START AVAILABLE DATA
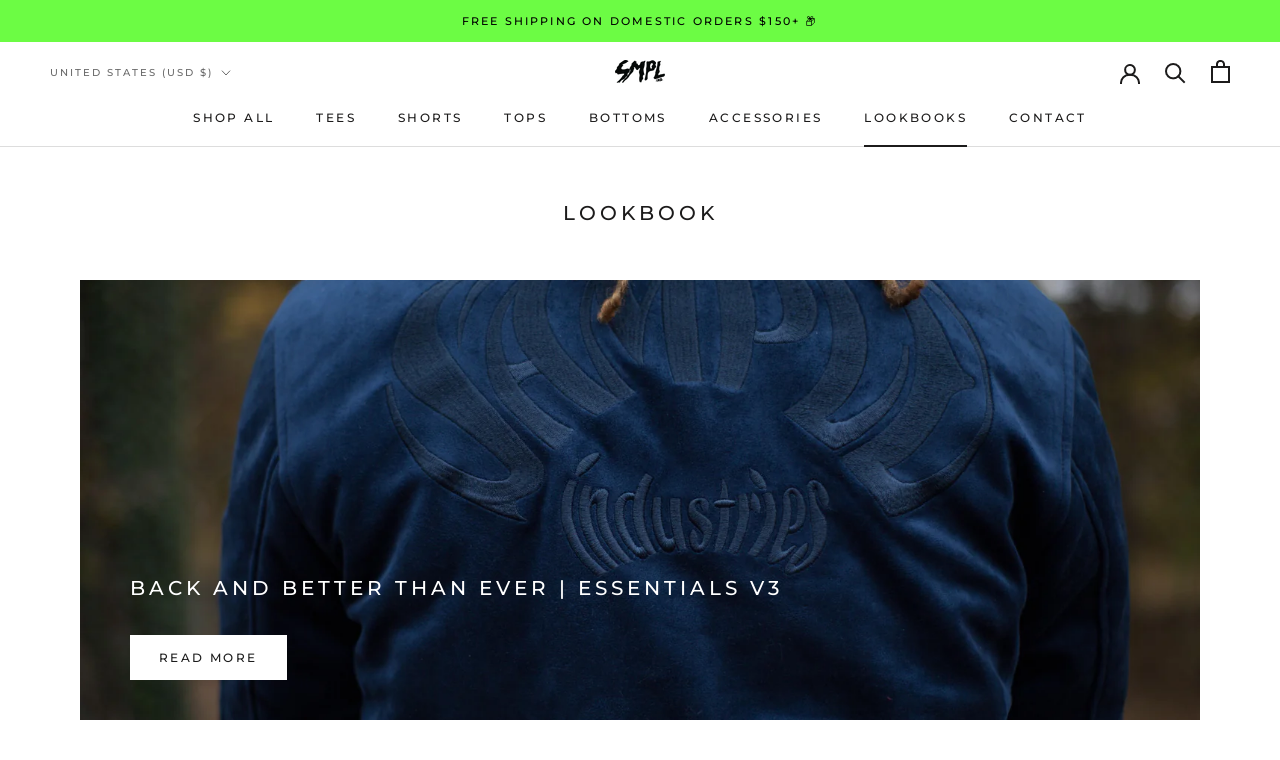

--- FILE ---
content_type: text/javascript
request_url: https://www.sampleind.com/cdn/shop/t/11/assets/custom.js?v=183944157590872491501641436451
body_size: -702
content:
//# sourceMappingURL=/cdn/shop/t/11/assets/custom.js.map?v=183944157590872491501641436451
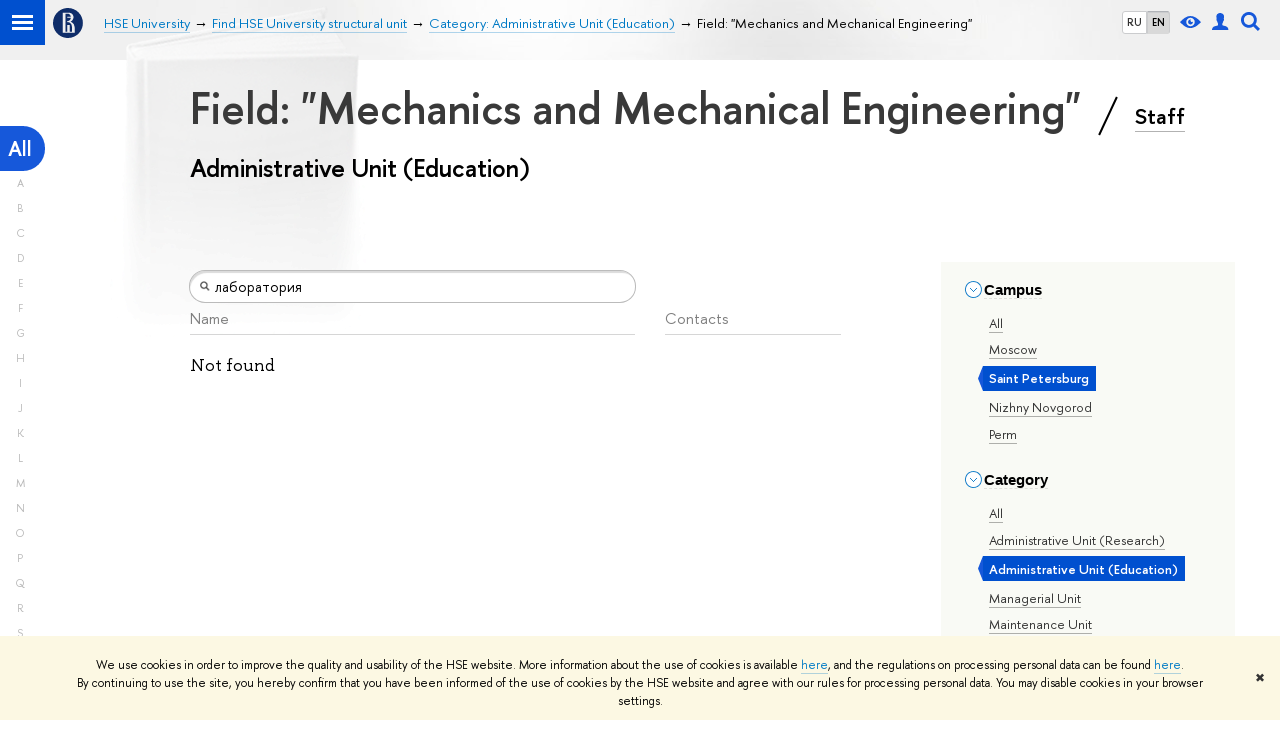

--- FILE ---
content_type: text/css; charset=utf-8
request_url: https://www.hse.ru/f/src/persons/persons.css
body_size: 1240
content:
/* Copyright Art. Lebedev | http://www.artlebedev.ru/ */
/* Created 2014-04-29 by dy */
.persons {
	position: relative;
	margin-top: 2em;
}
.persons__label {
	padding-right: 0;
	float: left;
	width: 27%;
}

.persons__label:first-child {
	width: 73%;
}
.persons__label:first-child .b-title-underline {
	margin-right: 30px;
}

@media (max-width: 767px) {
	.persons__label.persons__label,
	.persons__label.persons__label:first-child {
		display: none;
	}
	.post__content_person.post__content_person > .l-extra {
		width: auto;
		margin-top: 12px;
	}
}

.person__avatar {
	float: left;
	margin-left: -60px;
	width: 43px;
}
.person {
	padding: 1em 0;
	margin-top: 0;
}
.person:hover {
	background: #f9fafb;
}
.abc-filter {
	position: fixed;
	z-index: 2;
	top: 0px;
	left: 0px;
	padding-top: 3em;
	width: 45px;
	display: none;
}

.abc-filter.stopped{
	position: absolute;
}

.abc-filter__letter, .abc-filter__letter a {
	width: 40px;
	height: 25px;
	line-height: 25px;
	text-align: center;
}

.abc-filter__letter {
	color: rgba(137,137,137,.6);
	font-size: 11px;
}

.abc-filter__letter a, .abc-filter__letter a:hover, .abc-filter__letter a.link {
	color: #666;
	/*color: rgba(137,137,137,.6);*/
	border-bottom-color: transparent;
	font-weight: 600;
	display: inline-block;
}

.detect_no-rgba .abc-filter__letter {
	color: #898989;
}

.abc-filter__letter_current {
	padding: 10px 5px 10px 0;
	border-radius: 0 100px 100px 0;
	background: #1658da;
	color: #fff;
	font-size: 21px;
	font-weight: 600;
}

.abc-filter__letter_all, .abc-filter__letter_all a {
	color: #f00;
	text-transform: uppercase;
}


.abc-filter__letter_all.abc-filter__letter_current {
	font-size: 14px;
}

.abc-filter__letter_current a,
.abc-filter__letter_current a.link,
.abc-filter__letter_current a:hover {
	color: #fff;
	margin: -10px 0 -10px;
	border-bottom-color: transparent;
	height: 45px;
	line-height: 45px;
	display: inline-block;
}

.hse-side-filters__topunits .link.selected {
	color: white;
}

.hse-side-filters__treeunits {
	display: none;
}
.hse-side-filters__treeunits li.selected > span > a {
	color: white;
	border-bottom: none;
}
.navigation_filter.bonsai[style^="height: 0px;"] {
	display: none;
}
.hse-side-filters ul.bonsai, .hse-side-filters ul.bonsai li {
	margin: 5px 0 0;
	line-height: 1.3;
}
.person-avatar-small2 {
	width: 43px;
	height: 43px;
	background-size: 40px;
	background-size: cover;
	background-position: center;
	background-repeat: no-repeat;
	margin-left: -63px;
	float: left;
}

.intrests .intrests__side {
	float: left;
	width: 47%;
}
.intrests .intrests__side_border {
	padding-left: 1em;
	border-left: 1px dashed #aaa;
}
.intrests ul li:before {
	content: none;
	margin-left: 0;
}


.side_filter_title .b-arr_down, .side_filter_title .b-arr_rightd {
	background: url('/f/src/global/i/sprite.png') -374px -11px no-repeat;
	display: inline-block;
	width: 20px;
	height: 20px;
	overflow: hidden;
	margin: -5px 0 0 -25px;
	border: none;
	cursor: pointer;
}

.side_filter_title ins.b-arr_rightd {
	background-position: -374px -35px;
	margin: -5px 0 0 -25px;
}

.subtitle_link {
	font-size: 50%;
	position: relative;
	border-bottom: 1px solid;
	border-bottom-color: inherit;
	cursor: pointer;
}

.slash_separator {
	position: relative;
}

.slash_separator::after {
	position: relative;
	display: inline-block;
	top: .3em;
	height: 40px;
	margin-top: -24px;
	margin: -24px 15px 0 15px;
	transform: rotate(25deg);
	border: 1px solid black;
	content: '';
}

.persons_list .post__content_person {
	margin-left: 4.7em;
}

@media (min-width: 768px) {
    .main_title {margin-right: -190px;}
}


.js-mobile_popup__top {
	padding: 0;
}

.fa-sidebar__controls.is-mobile {
	display: flex;
	align-items: center;
	padding: 0 12px;
}

.control_menu.control_menu--close {
	margin-left: auto;
	display: inline-flex;
	justify-content: center;
	align-items: center;
}


--- FILE ---
content_type: application/javascript; charset=utf-8
request_url: https://www.hse.ru/f/gtm/ip
body_size: 24
content:
window.realIP='18.218.109.60';window.dataLayer=window.dataLayer||[];window.dataLayer.push({event:'ipEvent',ipAddress:window.realIP});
END AVAILABLE DATA
WHAT YOU SHOULD DO: Which lines above contain the word "text"? Show each of them.

SOLUTION FOR THIS EXERCISE:
content_type: text/javascript
content_type: text/css; charset=utf-8
	text-align: center;
	text-transform: uppercase;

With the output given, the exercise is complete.